Funding: PO1CA118816

References

[1] Verma N, Cowperthwaite MC, Burnett MG, Markey MK. Differentiating tumor recurrence from treatment necrosis: a review of neuro-oncologic imaging strategies. Neuro Oncol 2013;15(5):515-534. doi:10.1093/neuonc/nos307.

[2] McKnight TR, von dem Bussche MH, Vigneron DB, et al. Histopathological validation of a three-dimensional magnetic resonance spectroscopy index as a predictor of tumor presence. J Neurosurg 2002;97(4):794-802. doi:10.3171/jns.2002.97.4.0794.

[3] Halekoh U, Højsgaard S, Yan J. The r package geepack for generalized estimating equations. J Stat Softw 2006;15(2). doi:10.18637/jss.v015.i02.

[4] Barajas RF, Chang JS, Segal MR, et al. Differentiation of recurrent glioblastoma multiforme from radiation necrosis after external beam radiation therapy with dynamic susceptibility-weighted contrast-enhanced perfusion MR imaging. Radiology 2009;253(2):486-496. doi:10.1148/radiol.2532090007.

[5] Huang J, Wang A-M, Shetty A, et al. Differentiation between intra-axial metastatic tumor progression and radiation injury following fractionated radiation therapy or stereotactic radiosurgery using MR spectroscopy, perfusion MR imaging or volume progression modeling. Magn Reson Imaging2011;29(7):993-1001. doi:10.1016/j.mri.2011.04.004.

[6] Sugahara T, Korogi Y, Tomiguchi S, et al. Posttherapeutic intraaxial brain tumor: the value of perfusion-sensitive contrast-enhanced MR imaging for differentiating tumor recurrence from nonneoplastic contrast-enhancing tissue. AJNR Am J Neuroradiol 2000;21(5):901-909.

[7] Zeng Q-S, Li C-F, Zhang K, Liu H, Kang X-S, Zhen J-H. Multivoxel 3D proton MR spectroscopy in the distinction of recurrent glioma from radiation injury. J Neurooncol2007;84(1):63-69. doi:10.1007/s11060-007-9341-3.2.

[8] Weybright P, Sundgren PC, Maly P, et al. Differentiation between brain tumor recurrence and radiation injury using MR spectroscopy. AJR Am J Roentgenol2005;185(6):1471-1476. doi:10.2214/AJR.04.0933.

Figures

Table 1. Descriptions of the model parameters from each analysis, their coefficients, corresponding statistics, and coefficient p-values.

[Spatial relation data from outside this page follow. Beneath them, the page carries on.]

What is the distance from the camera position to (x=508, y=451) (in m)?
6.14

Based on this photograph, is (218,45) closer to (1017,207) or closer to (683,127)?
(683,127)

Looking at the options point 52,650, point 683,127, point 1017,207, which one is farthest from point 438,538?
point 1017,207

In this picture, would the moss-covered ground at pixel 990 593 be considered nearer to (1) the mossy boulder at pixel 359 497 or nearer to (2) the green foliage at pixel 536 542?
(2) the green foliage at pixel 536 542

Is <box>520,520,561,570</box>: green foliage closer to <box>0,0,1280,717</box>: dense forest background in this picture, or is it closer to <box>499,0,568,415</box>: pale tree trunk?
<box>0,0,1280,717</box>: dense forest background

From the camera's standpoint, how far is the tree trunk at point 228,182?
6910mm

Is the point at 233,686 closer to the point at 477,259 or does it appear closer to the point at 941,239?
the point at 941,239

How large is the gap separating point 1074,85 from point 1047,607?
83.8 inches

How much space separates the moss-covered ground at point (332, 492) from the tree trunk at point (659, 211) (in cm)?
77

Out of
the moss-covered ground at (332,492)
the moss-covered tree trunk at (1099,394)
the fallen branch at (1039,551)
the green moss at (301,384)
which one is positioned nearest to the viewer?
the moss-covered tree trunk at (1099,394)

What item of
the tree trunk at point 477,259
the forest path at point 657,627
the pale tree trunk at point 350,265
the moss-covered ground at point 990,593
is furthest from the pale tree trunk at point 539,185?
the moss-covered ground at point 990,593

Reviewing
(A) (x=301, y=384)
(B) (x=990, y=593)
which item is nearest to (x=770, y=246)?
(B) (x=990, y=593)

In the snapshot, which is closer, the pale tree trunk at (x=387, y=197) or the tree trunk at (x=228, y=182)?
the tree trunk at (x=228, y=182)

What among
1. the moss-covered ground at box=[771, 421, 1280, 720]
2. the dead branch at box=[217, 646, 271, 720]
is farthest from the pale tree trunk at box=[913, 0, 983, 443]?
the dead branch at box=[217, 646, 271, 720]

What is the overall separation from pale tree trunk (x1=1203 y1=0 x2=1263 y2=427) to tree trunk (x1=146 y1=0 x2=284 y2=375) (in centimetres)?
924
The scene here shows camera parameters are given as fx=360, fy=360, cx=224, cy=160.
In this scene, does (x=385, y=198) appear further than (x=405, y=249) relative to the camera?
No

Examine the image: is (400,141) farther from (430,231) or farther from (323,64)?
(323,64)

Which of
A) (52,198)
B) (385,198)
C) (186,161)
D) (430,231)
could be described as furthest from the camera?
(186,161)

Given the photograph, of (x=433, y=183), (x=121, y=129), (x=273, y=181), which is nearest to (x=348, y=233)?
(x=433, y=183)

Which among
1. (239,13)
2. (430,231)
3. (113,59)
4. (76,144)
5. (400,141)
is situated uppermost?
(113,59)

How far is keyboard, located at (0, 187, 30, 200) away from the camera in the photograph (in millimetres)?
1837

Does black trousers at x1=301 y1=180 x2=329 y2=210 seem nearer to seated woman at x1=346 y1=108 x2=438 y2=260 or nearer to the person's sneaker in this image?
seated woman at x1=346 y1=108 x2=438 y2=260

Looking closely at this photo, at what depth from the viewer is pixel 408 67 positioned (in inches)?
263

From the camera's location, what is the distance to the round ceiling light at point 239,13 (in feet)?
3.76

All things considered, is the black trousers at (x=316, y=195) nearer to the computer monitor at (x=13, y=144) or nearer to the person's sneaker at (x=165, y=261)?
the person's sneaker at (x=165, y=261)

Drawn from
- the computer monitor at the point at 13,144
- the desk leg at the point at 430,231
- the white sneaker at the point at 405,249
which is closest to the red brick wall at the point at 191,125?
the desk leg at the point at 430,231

Figure 1. Box plots and scatter plots describing the relationship of each outcome to significant parameters. Most significant features for A) binomial differentiation per the Wilcoxon rank sum test, B) multinomial differentiation per the Kruskal-Wallis rank test, and C) linear differentiation per the spearman correlation coefficient rho and corresponding p-value.